Students might learn little to nothing if there is no assessment or if the assessment is not constructively aligned to learning outcomes, content, teaching strategies, and learning experiences.

On the other hand, learning is tested and measured if well-designed assessment challenges students to apply, analyse, evaluate, create, and/or cooperate.

Whether formative or summative, assessment puts the responsibility of showing evidence of learning on the student.

Prior to this, the teacher might have delivered information or provided other learning experiences. But we still do not know if the student has learnt anything.

Prior to assessment, students might have the opportunity to negotiate meaning with their peers, but we still do not know if the students have learnt anything.

The evidence of learning is often in the assessment. And yet this is one of the most poorly conceived and dreaded aspects of the teaching and learning process. One need only review poorly-written multiple-choice questions, critique vague rubrics, or rail against grading on a curve to see this.
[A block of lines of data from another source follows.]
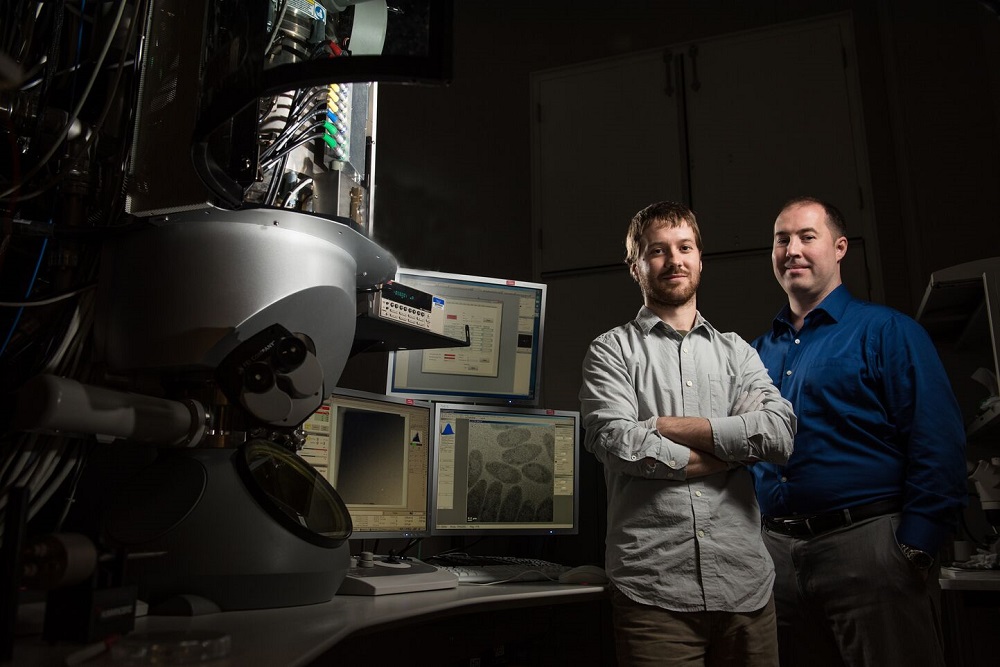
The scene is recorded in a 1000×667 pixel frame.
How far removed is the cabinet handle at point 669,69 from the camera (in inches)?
108

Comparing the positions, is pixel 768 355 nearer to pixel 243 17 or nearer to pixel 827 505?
pixel 827 505

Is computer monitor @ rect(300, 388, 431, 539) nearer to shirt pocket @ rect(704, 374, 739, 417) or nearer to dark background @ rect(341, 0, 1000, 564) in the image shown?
dark background @ rect(341, 0, 1000, 564)

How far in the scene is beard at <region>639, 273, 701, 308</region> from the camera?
166 centimetres

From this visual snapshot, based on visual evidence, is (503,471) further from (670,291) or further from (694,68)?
(694,68)

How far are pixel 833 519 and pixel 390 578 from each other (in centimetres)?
100

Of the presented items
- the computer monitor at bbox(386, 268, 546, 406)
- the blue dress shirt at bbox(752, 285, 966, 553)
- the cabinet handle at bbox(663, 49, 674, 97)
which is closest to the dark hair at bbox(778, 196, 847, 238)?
the blue dress shirt at bbox(752, 285, 966, 553)

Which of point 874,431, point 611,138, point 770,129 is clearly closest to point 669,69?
point 611,138

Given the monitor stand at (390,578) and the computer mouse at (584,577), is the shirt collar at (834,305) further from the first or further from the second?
the monitor stand at (390,578)

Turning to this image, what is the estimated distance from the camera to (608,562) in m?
1.51

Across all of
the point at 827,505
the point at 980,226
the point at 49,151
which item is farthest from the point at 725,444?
the point at 980,226

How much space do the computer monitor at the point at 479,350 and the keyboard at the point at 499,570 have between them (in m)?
0.41

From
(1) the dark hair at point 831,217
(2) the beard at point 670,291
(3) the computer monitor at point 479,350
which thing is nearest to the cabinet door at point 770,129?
(1) the dark hair at point 831,217

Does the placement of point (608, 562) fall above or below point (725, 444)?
below

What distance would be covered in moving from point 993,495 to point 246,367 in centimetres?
190
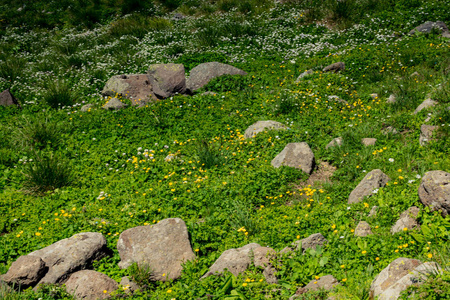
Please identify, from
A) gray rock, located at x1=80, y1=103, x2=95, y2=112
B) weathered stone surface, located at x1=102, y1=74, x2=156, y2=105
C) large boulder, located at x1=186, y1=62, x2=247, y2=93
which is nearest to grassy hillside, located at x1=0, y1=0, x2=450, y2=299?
gray rock, located at x1=80, y1=103, x2=95, y2=112

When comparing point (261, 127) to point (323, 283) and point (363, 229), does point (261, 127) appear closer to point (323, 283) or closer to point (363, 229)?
point (363, 229)

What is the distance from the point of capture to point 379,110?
29.8ft

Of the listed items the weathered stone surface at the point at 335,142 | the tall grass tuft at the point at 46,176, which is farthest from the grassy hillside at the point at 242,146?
the weathered stone surface at the point at 335,142

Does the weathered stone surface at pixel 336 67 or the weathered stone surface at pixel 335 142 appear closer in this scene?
the weathered stone surface at pixel 335 142

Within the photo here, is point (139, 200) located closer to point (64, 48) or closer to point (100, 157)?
point (100, 157)

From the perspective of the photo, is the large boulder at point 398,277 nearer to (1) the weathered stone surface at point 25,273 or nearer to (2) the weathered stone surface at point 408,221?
(2) the weathered stone surface at point 408,221

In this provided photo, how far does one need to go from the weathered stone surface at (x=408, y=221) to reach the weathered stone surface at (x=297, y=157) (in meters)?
2.42

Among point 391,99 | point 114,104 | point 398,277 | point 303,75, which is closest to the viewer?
point 398,277

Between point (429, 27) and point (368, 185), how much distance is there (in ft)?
35.4

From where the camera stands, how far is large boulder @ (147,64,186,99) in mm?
11594

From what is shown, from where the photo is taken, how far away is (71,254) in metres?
5.16

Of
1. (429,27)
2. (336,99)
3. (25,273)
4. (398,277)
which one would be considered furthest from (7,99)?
(429,27)

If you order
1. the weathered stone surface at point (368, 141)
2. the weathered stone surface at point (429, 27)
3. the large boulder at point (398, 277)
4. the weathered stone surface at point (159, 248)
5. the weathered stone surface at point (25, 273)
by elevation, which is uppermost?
the weathered stone surface at point (429, 27)

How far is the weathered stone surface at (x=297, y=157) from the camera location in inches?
285
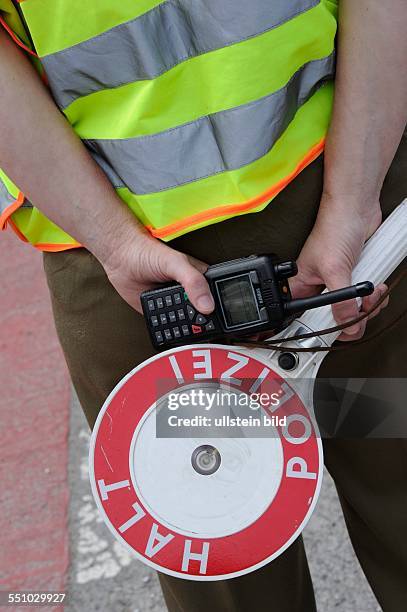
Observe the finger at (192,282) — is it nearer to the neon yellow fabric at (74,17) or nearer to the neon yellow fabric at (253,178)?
the neon yellow fabric at (253,178)

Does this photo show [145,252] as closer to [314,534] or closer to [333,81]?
[333,81]

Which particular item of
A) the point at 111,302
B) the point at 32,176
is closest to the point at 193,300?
the point at 111,302

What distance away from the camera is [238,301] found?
1.43 metres

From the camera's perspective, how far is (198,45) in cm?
136

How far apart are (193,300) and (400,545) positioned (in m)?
0.65

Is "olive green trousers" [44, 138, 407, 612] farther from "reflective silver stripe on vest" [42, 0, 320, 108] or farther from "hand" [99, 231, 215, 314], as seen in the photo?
"reflective silver stripe on vest" [42, 0, 320, 108]

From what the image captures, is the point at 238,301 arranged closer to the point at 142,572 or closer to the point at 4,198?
the point at 4,198

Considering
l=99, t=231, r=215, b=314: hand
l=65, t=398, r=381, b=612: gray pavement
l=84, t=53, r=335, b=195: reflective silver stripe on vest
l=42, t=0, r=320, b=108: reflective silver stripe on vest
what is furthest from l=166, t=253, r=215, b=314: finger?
l=65, t=398, r=381, b=612: gray pavement

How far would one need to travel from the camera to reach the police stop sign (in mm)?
1449

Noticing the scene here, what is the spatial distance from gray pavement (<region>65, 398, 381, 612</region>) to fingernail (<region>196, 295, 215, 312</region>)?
131 centimetres

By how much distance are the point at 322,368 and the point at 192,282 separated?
0.30 meters

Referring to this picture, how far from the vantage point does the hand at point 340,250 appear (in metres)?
1.44

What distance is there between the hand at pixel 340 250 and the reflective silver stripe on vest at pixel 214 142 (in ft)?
0.49

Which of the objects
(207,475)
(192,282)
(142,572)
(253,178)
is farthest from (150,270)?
(142,572)
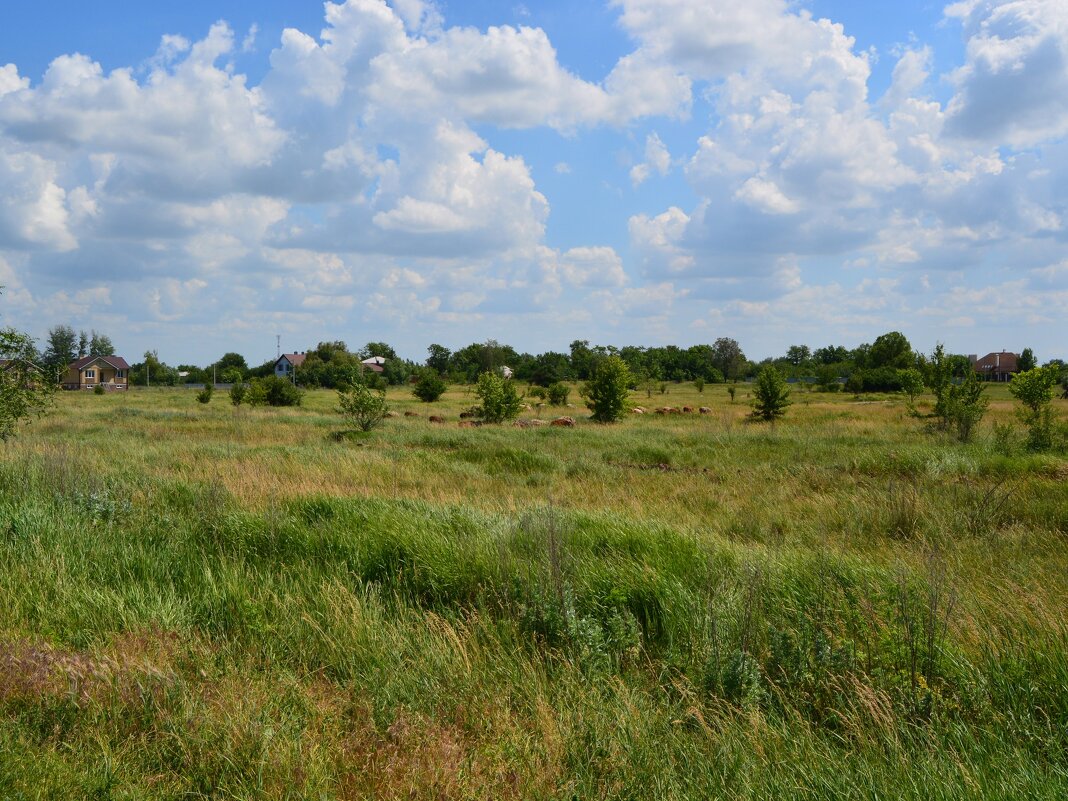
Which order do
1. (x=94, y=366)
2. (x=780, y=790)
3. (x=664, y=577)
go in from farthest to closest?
(x=94, y=366) < (x=664, y=577) < (x=780, y=790)

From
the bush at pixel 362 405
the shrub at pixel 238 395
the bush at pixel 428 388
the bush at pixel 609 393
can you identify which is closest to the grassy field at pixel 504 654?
the bush at pixel 362 405

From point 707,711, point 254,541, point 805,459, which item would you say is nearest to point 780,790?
point 707,711

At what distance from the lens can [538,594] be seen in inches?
232

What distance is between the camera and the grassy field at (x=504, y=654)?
3.68 m

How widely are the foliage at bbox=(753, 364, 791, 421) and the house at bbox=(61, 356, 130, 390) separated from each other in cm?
9078

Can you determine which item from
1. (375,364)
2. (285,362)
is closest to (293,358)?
(285,362)

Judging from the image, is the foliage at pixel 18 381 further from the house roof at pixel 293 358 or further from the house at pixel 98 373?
the house roof at pixel 293 358

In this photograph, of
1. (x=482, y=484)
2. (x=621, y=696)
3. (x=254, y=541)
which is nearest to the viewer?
(x=621, y=696)

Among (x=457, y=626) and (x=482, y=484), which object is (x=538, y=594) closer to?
(x=457, y=626)

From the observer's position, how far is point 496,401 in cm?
3681

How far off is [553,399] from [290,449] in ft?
117

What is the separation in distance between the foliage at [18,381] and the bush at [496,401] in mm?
23148

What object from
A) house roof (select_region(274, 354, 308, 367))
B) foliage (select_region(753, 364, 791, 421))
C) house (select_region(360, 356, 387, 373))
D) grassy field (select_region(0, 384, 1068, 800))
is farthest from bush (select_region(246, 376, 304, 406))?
house roof (select_region(274, 354, 308, 367))

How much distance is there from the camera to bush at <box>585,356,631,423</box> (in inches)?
1511
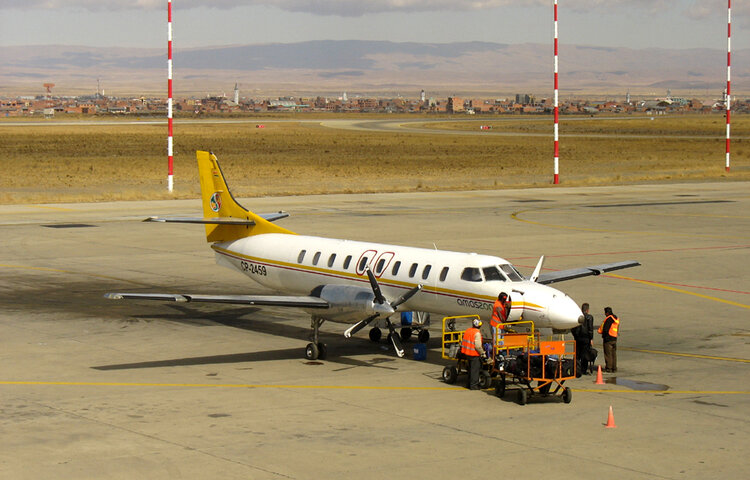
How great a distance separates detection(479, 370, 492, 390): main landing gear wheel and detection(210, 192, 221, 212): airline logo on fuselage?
44.4 ft

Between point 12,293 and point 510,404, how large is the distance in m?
20.7

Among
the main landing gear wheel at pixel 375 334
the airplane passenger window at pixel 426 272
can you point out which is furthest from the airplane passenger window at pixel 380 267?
the main landing gear wheel at pixel 375 334

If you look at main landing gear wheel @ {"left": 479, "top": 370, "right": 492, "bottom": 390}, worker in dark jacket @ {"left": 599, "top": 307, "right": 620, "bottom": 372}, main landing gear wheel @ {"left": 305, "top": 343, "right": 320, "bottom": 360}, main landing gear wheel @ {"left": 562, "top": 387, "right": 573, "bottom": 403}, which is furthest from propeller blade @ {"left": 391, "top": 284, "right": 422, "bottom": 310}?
main landing gear wheel @ {"left": 562, "top": 387, "right": 573, "bottom": 403}

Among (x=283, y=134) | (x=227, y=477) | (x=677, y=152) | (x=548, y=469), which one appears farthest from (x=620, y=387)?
(x=283, y=134)

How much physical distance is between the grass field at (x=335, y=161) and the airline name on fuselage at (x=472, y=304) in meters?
46.9

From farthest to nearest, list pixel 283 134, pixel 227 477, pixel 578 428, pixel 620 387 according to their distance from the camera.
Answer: pixel 283 134 → pixel 620 387 → pixel 578 428 → pixel 227 477

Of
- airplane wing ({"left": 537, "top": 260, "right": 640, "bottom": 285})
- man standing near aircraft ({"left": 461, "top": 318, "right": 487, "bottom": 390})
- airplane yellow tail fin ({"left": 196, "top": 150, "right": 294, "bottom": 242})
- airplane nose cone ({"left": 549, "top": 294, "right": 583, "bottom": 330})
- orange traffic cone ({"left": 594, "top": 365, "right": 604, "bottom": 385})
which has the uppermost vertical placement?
airplane yellow tail fin ({"left": 196, "top": 150, "right": 294, "bottom": 242})

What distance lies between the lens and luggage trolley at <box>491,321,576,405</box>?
22562 millimetres

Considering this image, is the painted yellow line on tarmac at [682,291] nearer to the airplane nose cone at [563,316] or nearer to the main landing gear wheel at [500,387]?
the airplane nose cone at [563,316]

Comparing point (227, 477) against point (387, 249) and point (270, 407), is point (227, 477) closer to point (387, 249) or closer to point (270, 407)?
point (270, 407)

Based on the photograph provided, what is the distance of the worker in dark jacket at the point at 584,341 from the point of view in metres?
24.5

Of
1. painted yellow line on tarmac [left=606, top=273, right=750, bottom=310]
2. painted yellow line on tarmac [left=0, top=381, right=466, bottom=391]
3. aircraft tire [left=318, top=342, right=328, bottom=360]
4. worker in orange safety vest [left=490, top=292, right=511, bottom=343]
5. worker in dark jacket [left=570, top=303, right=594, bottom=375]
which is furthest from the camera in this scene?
painted yellow line on tarmac [left=606, top=273, right=750, bottom=310]

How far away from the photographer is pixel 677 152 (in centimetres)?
12950

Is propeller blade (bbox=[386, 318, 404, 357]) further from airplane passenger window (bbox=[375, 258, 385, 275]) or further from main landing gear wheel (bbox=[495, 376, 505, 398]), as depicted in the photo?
main landing gear wheel (bbox=[495, 376, 505, 398])
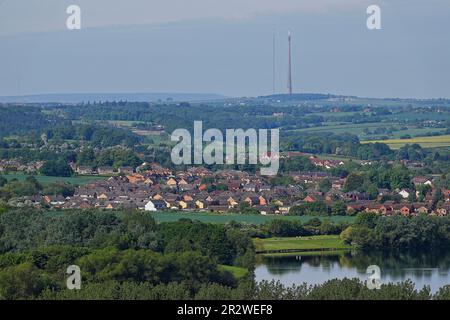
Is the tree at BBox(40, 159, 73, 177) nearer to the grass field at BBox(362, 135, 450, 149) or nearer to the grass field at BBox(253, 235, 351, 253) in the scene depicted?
the grass field at BBox(253, 235, 351, 253)

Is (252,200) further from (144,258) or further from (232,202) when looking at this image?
(144,258)

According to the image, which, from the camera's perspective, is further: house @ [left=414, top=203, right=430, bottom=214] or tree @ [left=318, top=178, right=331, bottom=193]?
tree @ [left=318, top=178, right=331, bottom=193]

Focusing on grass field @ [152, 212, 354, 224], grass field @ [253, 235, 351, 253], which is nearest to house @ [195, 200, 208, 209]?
grass field @ [152, 212, 354, 224]

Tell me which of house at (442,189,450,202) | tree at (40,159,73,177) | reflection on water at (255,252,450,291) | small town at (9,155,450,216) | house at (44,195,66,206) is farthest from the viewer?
tree at (40,159,73,177)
Parts of assessment are also poorly understood by students, parents, and other stakeholders. They see the obvious classroom performances of teaching, but they are not privy to the heart-wrenching and mind-numbing process of, say, grading essays.
 

 
In this respect, assessment is like the engine under the hood of a sexy sports car. Everyone sees and appreciates the outsides. Very few know how to design and maintain the insides so that the car actually works like one.

Just like a car, when the engine breaks down, practically everything else stops working. You have a car that isn’t. Likewise, you have teaching that is empty of evidence of learning.